Lamm, a Democrat, said PERA ran into serious problems in 1999, when politicians including GOP Gov. Bill Owens, the first Republican governor in 24 years, allowed public employees to buy years worth of service credits drastically below cost in an attempt to reduce the size of government.
That resulted in a flood of new retirees, shortly before the fund began incurring record losses between 2000 and 2002 as the state economy slumped. Public employees rushed to take advantage of the opportunity, in some cases taking out second mortgages on their homes so they could retire early.
In 2003 alone, PERA members purchased $2 billion worth of service credits for $772 million, increasing the unfunded liability.
Owens’ spokesman, Dan Hopkins, said the governor’s goal at the time was to reduce government costs. Owens said state lawmakers agreed with the plan and approved it.
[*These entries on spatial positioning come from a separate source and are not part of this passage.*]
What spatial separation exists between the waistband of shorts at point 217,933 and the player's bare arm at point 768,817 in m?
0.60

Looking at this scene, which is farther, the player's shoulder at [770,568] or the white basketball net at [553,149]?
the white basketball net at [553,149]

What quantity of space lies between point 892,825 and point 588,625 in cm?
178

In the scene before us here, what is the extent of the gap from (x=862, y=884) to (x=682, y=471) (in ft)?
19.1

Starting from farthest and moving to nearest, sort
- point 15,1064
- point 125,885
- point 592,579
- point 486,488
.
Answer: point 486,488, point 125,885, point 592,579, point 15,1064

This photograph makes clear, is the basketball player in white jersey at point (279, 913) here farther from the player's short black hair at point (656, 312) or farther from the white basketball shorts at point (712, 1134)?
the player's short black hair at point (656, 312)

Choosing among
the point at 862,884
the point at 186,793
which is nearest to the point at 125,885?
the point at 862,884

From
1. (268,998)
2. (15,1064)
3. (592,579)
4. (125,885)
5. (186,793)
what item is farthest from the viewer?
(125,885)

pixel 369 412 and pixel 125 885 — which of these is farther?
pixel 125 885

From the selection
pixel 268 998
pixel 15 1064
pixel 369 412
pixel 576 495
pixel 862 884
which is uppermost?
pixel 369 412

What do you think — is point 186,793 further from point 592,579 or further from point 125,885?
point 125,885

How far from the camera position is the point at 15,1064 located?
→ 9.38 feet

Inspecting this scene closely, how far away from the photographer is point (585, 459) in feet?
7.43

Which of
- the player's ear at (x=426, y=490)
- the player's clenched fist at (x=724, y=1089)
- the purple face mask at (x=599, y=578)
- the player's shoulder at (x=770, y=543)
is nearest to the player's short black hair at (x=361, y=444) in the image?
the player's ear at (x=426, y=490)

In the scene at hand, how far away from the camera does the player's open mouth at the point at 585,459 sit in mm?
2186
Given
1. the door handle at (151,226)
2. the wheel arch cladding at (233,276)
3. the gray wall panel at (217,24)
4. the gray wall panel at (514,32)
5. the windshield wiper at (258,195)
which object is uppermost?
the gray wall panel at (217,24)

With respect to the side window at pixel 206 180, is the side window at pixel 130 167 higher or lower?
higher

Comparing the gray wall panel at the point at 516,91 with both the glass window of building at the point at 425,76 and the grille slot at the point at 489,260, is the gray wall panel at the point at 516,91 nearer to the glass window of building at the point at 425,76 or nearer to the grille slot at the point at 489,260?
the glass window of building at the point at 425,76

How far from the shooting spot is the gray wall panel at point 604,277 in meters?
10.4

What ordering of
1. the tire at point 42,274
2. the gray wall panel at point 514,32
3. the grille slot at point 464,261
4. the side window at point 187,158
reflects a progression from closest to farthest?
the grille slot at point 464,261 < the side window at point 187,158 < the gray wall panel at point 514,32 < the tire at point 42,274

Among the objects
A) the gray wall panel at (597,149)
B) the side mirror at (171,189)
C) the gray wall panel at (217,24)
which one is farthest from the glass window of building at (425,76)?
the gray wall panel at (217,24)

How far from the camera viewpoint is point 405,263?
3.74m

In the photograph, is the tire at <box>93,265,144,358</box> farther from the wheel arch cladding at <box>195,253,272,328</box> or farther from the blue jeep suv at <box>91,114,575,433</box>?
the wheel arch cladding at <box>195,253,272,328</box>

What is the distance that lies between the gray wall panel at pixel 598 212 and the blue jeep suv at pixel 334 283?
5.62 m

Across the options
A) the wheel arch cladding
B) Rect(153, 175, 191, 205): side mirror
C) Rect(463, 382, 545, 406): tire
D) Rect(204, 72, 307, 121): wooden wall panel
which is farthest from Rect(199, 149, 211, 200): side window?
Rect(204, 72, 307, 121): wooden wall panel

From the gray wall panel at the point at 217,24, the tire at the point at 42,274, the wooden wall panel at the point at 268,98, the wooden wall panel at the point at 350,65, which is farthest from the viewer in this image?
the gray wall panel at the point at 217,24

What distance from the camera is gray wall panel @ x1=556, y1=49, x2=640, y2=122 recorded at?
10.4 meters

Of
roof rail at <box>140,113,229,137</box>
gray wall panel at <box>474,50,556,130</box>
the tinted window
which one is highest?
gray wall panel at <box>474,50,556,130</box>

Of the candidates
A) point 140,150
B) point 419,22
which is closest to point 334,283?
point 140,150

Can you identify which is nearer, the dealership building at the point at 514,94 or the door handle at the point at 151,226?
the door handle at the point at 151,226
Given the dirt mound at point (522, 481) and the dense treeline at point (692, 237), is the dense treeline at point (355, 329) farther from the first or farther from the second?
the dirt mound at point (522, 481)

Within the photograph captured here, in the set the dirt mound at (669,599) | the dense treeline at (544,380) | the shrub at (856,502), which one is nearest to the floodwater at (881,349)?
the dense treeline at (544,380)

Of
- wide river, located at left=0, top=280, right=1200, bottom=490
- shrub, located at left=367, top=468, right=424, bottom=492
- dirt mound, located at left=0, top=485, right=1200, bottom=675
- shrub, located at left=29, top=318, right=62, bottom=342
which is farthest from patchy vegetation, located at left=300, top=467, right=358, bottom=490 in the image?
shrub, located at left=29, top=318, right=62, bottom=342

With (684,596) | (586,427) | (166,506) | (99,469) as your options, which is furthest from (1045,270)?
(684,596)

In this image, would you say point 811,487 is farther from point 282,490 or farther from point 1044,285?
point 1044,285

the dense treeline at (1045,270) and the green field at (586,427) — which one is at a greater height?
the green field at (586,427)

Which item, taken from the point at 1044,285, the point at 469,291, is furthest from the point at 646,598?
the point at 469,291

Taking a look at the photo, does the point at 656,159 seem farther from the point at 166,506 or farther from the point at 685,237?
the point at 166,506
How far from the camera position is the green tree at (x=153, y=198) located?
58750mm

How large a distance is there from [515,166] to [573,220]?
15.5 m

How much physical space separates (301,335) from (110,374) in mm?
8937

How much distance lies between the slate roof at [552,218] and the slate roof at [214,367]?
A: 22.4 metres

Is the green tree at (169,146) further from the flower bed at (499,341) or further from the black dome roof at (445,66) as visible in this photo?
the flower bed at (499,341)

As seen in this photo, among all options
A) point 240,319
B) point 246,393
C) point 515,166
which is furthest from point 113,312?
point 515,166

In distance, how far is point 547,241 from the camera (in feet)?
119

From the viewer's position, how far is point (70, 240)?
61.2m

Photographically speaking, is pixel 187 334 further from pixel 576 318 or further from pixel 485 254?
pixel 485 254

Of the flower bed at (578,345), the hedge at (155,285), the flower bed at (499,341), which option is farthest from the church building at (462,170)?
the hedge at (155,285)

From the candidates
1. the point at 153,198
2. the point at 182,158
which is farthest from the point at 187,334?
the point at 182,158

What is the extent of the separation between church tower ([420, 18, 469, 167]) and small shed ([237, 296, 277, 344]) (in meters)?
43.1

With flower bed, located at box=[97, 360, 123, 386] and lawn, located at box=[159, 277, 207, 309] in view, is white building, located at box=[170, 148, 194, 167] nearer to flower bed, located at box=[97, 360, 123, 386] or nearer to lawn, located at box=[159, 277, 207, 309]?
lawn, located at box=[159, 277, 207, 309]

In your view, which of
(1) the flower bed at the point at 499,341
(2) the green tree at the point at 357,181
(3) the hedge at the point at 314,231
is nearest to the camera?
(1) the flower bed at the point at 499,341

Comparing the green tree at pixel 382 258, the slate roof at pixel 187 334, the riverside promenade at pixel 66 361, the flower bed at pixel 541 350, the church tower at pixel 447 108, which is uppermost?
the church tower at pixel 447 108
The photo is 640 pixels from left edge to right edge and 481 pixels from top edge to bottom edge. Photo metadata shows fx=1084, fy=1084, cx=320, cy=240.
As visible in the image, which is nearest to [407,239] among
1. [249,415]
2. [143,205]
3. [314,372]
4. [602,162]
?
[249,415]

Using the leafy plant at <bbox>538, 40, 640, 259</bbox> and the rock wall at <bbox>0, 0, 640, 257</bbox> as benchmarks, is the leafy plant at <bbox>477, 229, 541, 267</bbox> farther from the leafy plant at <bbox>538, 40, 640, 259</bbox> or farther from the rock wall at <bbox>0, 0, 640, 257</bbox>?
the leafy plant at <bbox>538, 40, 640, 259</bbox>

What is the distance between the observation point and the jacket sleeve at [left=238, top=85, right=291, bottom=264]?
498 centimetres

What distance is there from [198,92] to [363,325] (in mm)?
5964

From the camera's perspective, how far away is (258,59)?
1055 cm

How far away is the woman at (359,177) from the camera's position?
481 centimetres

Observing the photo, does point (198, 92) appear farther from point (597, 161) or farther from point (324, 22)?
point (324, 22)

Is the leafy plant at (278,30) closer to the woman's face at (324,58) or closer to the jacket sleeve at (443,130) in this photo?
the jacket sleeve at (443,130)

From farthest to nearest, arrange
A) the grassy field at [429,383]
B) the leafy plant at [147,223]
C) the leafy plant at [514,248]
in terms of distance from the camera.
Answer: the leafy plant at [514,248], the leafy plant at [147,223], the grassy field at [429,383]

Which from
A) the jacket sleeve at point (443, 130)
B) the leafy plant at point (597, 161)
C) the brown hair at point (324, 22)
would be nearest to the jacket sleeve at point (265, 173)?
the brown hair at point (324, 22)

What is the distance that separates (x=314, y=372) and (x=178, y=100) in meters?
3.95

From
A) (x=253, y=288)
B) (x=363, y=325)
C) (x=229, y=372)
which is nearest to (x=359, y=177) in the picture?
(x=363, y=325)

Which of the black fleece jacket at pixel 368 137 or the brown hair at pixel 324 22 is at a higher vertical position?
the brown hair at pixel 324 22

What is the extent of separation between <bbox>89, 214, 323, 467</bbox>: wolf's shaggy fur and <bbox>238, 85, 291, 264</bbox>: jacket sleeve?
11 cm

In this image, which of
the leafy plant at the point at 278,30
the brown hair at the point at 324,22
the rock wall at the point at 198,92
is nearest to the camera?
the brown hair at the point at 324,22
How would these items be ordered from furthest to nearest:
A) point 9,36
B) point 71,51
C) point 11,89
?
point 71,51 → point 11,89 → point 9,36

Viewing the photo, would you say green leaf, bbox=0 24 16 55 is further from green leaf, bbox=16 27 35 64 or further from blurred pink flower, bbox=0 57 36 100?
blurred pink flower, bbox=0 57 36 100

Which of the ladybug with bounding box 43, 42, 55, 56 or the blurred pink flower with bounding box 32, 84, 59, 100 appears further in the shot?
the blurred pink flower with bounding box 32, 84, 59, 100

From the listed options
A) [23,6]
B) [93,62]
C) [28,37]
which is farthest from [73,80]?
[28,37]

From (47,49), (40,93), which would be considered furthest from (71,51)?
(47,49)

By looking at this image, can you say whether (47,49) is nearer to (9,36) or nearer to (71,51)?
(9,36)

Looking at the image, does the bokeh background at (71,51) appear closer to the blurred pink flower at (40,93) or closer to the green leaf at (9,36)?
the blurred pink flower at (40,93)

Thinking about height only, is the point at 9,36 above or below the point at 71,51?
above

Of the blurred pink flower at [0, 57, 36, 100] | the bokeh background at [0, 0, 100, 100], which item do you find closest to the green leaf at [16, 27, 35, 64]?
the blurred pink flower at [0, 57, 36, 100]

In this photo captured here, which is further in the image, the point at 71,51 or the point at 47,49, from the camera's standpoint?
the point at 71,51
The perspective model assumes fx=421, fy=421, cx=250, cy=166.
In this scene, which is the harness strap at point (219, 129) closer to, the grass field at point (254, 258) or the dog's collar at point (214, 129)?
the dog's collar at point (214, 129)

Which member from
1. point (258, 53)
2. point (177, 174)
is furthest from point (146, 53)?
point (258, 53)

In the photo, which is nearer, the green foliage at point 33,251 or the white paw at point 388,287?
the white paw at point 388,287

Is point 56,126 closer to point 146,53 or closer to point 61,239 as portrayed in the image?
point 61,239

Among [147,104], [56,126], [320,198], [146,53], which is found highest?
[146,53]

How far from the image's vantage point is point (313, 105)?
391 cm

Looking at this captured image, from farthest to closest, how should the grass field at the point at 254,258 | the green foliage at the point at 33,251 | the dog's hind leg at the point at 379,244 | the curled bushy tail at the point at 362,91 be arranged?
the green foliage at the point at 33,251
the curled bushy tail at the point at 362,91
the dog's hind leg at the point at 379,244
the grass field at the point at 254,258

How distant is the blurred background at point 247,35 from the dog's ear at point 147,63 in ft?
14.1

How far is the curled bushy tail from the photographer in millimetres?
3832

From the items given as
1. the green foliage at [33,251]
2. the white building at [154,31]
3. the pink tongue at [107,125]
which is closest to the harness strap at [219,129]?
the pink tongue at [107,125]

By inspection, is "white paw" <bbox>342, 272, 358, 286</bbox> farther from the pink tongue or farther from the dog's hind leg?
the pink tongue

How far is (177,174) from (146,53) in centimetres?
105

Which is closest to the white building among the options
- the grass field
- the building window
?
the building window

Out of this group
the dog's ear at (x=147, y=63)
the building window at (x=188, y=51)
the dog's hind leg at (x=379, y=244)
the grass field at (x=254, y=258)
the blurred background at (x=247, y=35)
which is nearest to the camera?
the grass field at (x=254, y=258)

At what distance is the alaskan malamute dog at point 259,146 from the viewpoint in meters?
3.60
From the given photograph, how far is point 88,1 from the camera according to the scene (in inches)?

Lamm said Democrats also bore responsibility by agreeing to a fixed, 3.5 percent cost of living adjustment.
“The result of this change is that on a current dollar basis, the average retiree will in the future actually receive more in retirement income than the average active worker will receive in pay,” the commission said.
The commission said other bad decisions included lowering the retirement age to 50 (with 30 years of service), decreasing employer contribution rates and matching voluntary contributions.
Lamm said the nine-member commission was unable to agree on the best way to appoint new board members and would leave that to lawmakers.